社内文章をAIに学習させることで、分野特化の情報が増えることからハルシネーションの起きにくい、カスタマイズされた便利な生成AIの利用が可能です。
生成AIを利用した音声基盤モデルを構築
K社は、音声基盤モデル技術の研究開発を実施しています。生成AIを活用した「音声基盤モデル」の構築により、日本語に対応した音声生成AIの生成を開発しています。
日本語は表現方法が非常に多く、AIにとっても難しい言語とされています。そのため、日本語の対応が進んでいないというのが現状でした。
同社では、日英両言語に対応できる音声基盤モデルの大規模開発を進めており、独自のアプローチで生成AI技術を開発することで、日本から世界へのAI活用の広がりを目指しています。
AIの軍事利用
生成AIは、一般企業だけでなく軍事分野でも利用されています。
米国のスタートアップ企業では、米国防衛省などでの軍事提供が進んでいます。軍事情報やSNSの分析による敵の位置情報把握、攻撃方法などの立案、センサーやドローンの画像をAI分析し異常検知や迎撃を可能とする、といったAIが構築され、実際に運用されています。
日本において期待されているのは、国防や災害対応といった自衛隊での活用です。災害の被害をリアルタイムに整理したり、避難所への支援物資のニーズを分析したりすることで、人命救助に役立てようとしています。
その他、画像AIを併用することで、要救助者の位置特定や、フェイク画像の検知による情報精度向上など、的確な救助活動への利用も期待されています。
日本語と英語に対応した国産言語モデル
言語モデルの研究・開発・販売を行う、P社では、日本語と英語に対応した国産LLMである「PLaMo-13B」を、研究・商用目的で利用できるOSS(オープンソース)として公開しています。
国産のAIということもあり、日本語にネイティブで対応していることから、より自然な日本語を出力するだけでなく、高い実行効率を持っています。

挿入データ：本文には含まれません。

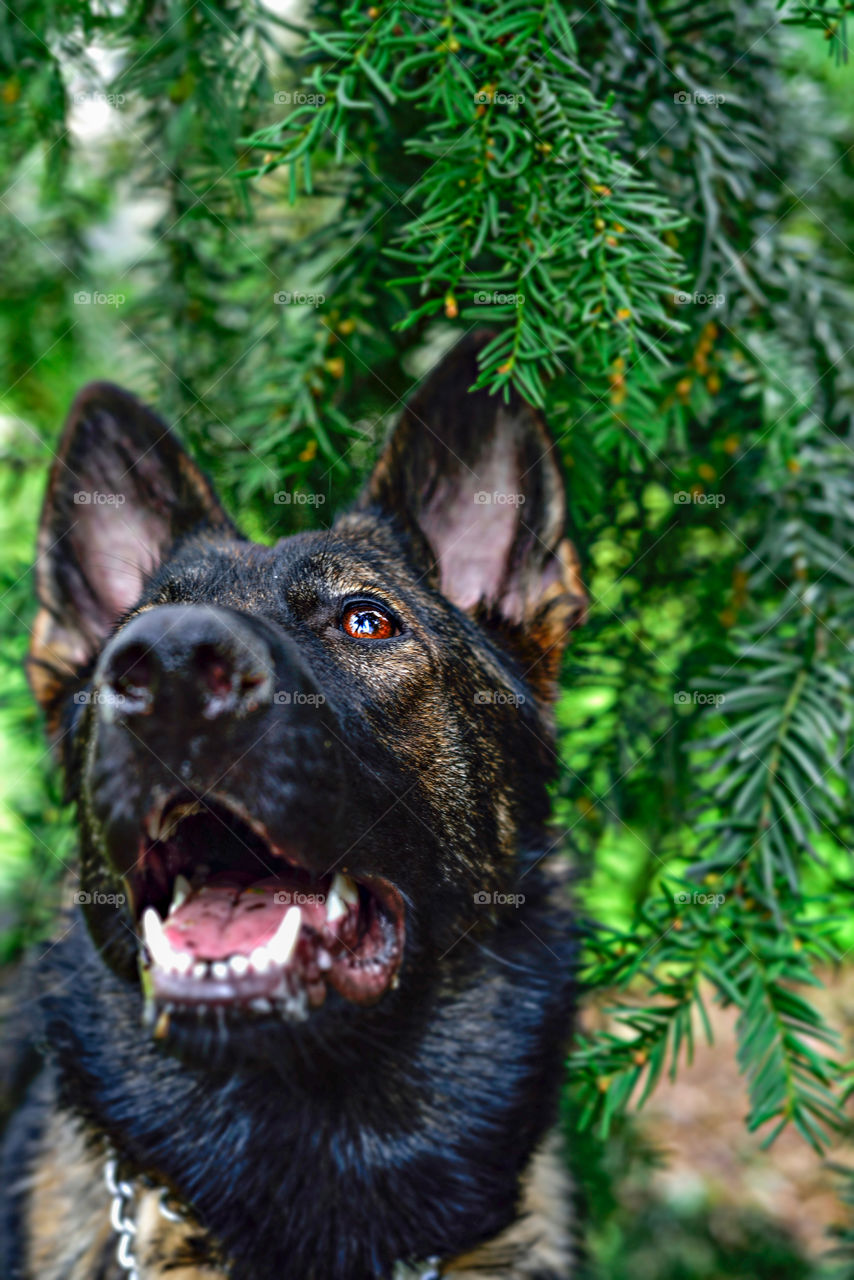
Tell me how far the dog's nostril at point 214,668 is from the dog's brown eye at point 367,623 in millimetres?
518

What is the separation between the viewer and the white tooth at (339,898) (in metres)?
1.86

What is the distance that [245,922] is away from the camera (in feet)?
5.79

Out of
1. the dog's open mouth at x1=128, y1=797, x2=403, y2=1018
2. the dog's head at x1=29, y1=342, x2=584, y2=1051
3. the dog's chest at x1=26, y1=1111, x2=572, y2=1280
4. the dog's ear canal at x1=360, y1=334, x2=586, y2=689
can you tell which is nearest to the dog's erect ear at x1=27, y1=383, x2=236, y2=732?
the dog's head at x1=29, y1=342, x2=584, y2=1051

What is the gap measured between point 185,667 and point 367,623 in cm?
60

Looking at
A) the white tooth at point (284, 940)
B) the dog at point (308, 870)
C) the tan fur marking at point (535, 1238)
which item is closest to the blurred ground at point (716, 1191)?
the tan fur marking at point (535, 1238)

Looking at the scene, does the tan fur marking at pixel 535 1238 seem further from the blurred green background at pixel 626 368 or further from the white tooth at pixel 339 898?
the white tooth at pixel 339 898

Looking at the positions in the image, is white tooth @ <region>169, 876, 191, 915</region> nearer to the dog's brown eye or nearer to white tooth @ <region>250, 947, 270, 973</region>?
white tooth @ <region>250, 947, 270, 973</region>

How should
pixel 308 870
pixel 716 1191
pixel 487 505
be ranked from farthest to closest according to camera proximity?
pixel 716 1191 → pixel 487 505 → pixel 308 870

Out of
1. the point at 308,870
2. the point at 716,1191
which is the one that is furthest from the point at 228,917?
the point at 716,1191

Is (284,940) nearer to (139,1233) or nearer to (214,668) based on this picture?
(214,668)

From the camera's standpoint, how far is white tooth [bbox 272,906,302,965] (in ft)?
5.57

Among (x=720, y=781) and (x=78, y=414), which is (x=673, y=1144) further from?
(x=78, y=414)

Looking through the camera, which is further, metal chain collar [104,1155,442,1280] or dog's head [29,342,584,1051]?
metal chain collar [104,1155,442,1280]

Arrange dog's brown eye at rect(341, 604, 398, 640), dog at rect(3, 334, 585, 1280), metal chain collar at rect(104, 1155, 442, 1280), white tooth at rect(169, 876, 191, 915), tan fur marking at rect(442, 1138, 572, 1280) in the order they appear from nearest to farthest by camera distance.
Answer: dog at rect(3, 334, 585, 1280) → white tooth at rect(169, 876, 191, 915) → dog's brown eye at rect(341, 604, 398, 640) → metal chain collar at rect(104, 1155, 442, 1280) → tan fur marking at rect(442, 1138, 572, 1280)
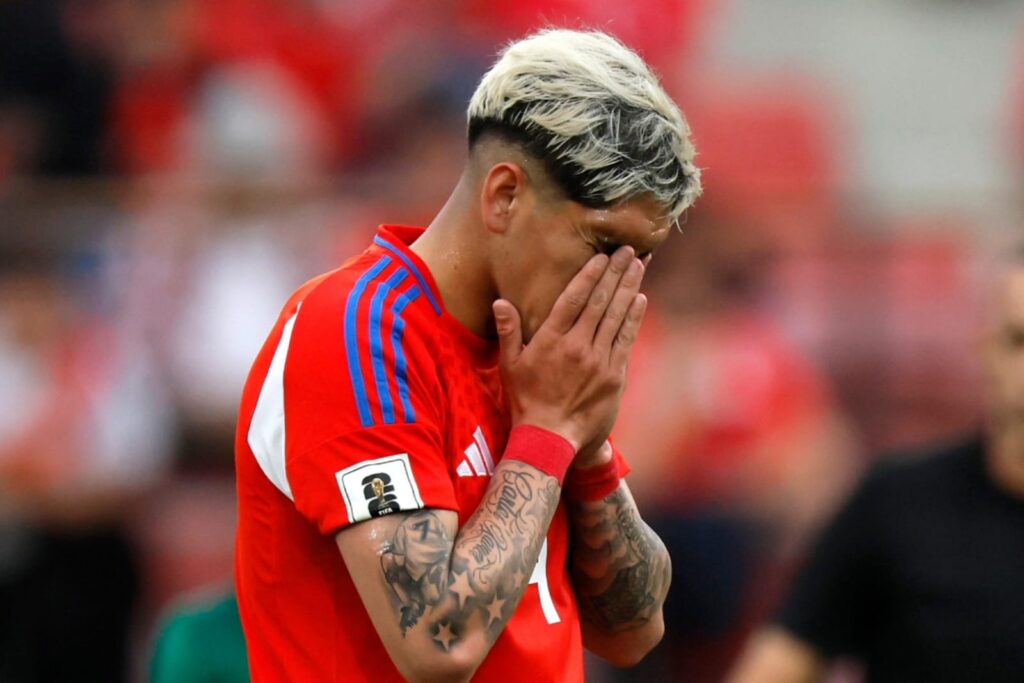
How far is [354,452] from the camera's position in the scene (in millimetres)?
2400

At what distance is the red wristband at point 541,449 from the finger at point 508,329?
0.39ft

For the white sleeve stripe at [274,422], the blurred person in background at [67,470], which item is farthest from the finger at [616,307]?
the blurred person in background at [67,470]

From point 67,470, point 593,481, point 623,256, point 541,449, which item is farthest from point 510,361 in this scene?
point 67,470

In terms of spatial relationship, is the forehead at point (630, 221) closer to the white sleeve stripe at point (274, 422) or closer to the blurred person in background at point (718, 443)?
the white sleeve stripe at point (274, 422)

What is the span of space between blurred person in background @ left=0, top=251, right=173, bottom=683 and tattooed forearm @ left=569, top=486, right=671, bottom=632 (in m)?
3.71

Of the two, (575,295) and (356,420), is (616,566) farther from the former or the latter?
(356,420)

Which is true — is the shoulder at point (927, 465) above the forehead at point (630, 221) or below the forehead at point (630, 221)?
below

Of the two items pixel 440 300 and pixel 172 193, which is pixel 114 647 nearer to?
pixel 172 193

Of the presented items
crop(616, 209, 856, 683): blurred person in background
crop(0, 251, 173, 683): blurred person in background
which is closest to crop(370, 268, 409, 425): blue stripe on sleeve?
crop(616, 209, 856, 683): blurred person in background

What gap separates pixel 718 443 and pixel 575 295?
3830 millimetres

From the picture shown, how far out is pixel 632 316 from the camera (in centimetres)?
262

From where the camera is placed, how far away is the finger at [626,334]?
2619 mm

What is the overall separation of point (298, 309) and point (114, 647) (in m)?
4.13

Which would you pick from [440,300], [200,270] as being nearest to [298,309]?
[440,300]
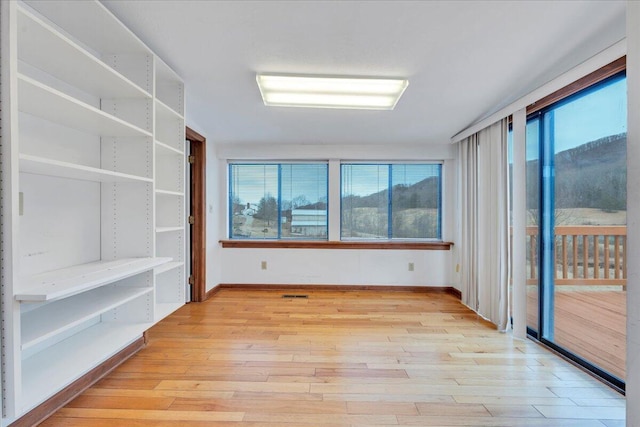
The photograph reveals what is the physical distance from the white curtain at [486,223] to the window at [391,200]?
659 millimetres

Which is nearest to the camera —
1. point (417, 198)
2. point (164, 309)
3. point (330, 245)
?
point (164, 309)

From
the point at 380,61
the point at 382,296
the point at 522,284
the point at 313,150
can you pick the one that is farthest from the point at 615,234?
the point at 313,150

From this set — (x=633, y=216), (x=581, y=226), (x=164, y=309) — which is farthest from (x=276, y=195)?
(x=633, y=216)

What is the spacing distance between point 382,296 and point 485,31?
303 cm

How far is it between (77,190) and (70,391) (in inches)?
47.9

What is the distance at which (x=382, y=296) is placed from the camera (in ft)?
12.2

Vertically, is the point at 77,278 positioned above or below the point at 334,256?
above

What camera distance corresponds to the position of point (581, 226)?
2.12 metres

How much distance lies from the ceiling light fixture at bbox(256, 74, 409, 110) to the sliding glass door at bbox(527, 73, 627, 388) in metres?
1.32

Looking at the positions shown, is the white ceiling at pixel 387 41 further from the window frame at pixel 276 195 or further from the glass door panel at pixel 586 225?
the window frame at pixel 276 195

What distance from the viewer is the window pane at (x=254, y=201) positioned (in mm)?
4180

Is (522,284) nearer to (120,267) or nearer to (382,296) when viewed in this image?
(382,296)

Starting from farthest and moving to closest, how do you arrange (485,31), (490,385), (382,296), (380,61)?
(382,296) < (380,61) < (490,385) < (485,31)

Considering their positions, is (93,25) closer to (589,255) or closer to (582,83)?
(582,83)
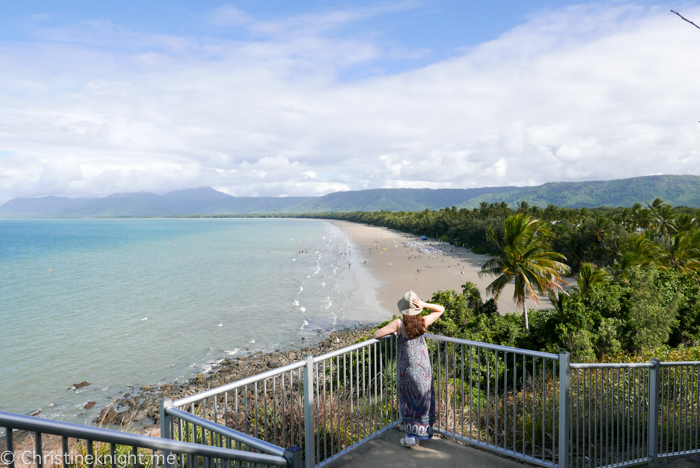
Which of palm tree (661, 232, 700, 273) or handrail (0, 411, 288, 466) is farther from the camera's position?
palm tree (661, 232, 700, 273)

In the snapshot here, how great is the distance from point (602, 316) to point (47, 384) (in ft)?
64.8

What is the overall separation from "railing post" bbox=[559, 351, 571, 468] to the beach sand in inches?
777

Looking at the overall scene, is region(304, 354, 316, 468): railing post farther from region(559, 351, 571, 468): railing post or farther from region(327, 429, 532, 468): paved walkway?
region(559, 351, 571, 468): railing post

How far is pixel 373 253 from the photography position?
2365 inches

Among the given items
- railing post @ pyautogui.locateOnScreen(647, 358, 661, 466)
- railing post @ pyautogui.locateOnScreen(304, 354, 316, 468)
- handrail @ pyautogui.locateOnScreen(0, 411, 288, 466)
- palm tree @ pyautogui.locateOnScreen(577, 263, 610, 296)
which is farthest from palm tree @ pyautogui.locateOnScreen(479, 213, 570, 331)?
handrail @ pyautogui.locateOnScreen(0, 411, 288, 466)

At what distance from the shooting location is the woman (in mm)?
4363

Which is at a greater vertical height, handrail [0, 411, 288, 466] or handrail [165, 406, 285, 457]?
handrail [0, 411, 288, 466]

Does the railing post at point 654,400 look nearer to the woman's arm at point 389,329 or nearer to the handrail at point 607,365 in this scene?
the handrail at point 607,365

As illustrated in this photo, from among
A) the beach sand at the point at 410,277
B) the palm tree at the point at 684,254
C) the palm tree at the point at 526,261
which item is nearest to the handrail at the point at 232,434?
the palm tree at the point at 526,261

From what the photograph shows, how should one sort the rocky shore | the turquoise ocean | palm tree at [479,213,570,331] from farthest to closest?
palm tree at [479,213,570,331] → the turquoise ocean → the rocky shore

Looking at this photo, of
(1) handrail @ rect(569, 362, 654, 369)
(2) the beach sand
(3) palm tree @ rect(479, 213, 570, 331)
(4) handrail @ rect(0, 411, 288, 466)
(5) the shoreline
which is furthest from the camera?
(2) the beach sand

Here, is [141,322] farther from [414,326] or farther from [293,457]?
[293,457]

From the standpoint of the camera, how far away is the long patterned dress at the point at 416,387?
4402 millimetres

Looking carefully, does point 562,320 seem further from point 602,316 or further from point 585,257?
point 585,257
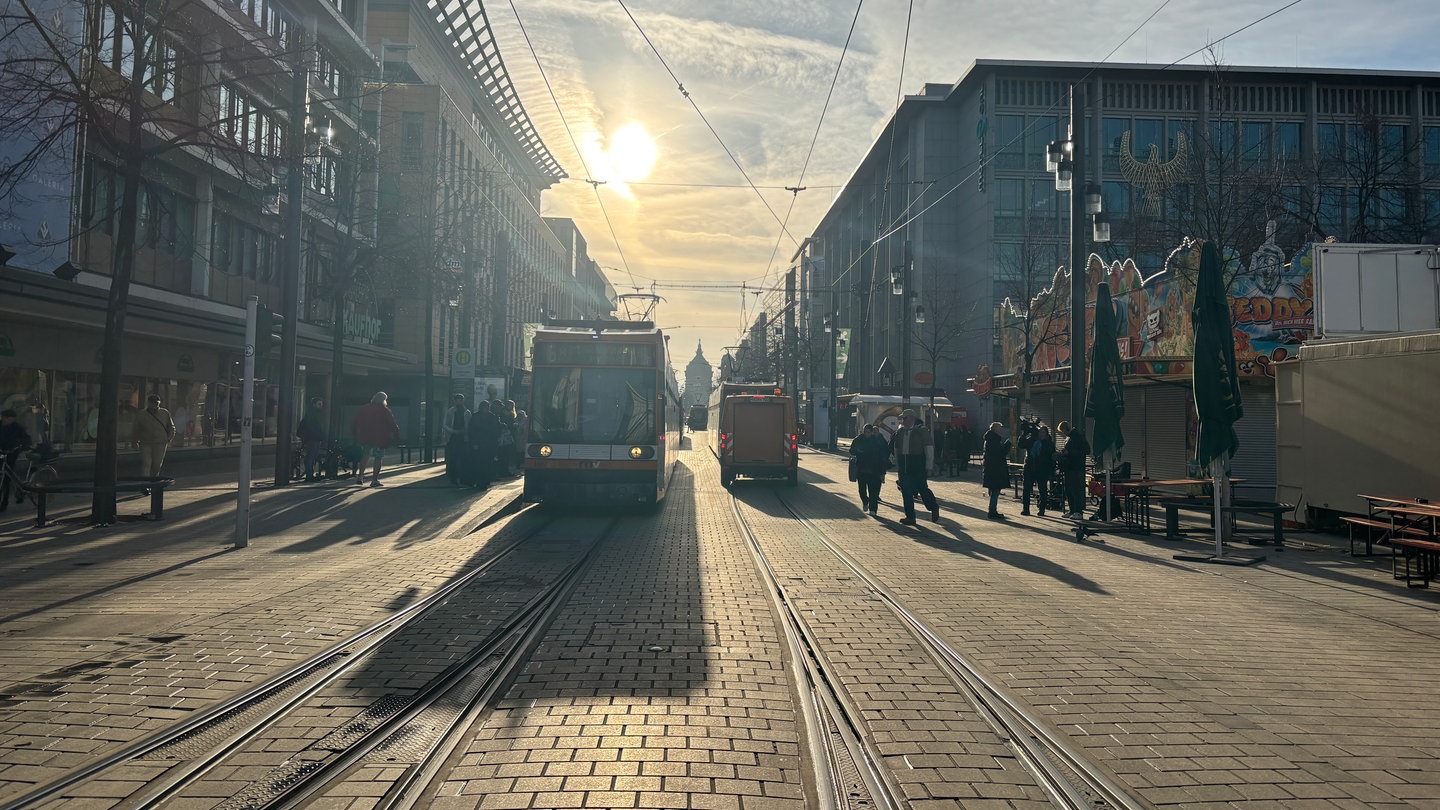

同社のモデルは、効率だけでなく精度も高く、日本語・英語を対象としたLLMのベンチマーク評価としても、世界トップレベルの高い性能を示しています。
PLaMoを利用することで、より容易に日本語対応の高性能な生成AIが利用できるようになりました。
まとめ
生成AIをビジネスに利用するメリットや注意点について解説してきました。
ある程度のデメリットやリスクは存在するものの、うまく活用することで自社ビジネスの加速が可能であり、大規模なAIシステムと比較しても容易に導入できるサービスが多数存在します。
本記事の注意点を念頭に置いた上で、うまく活用してみてはいかがでしょうか。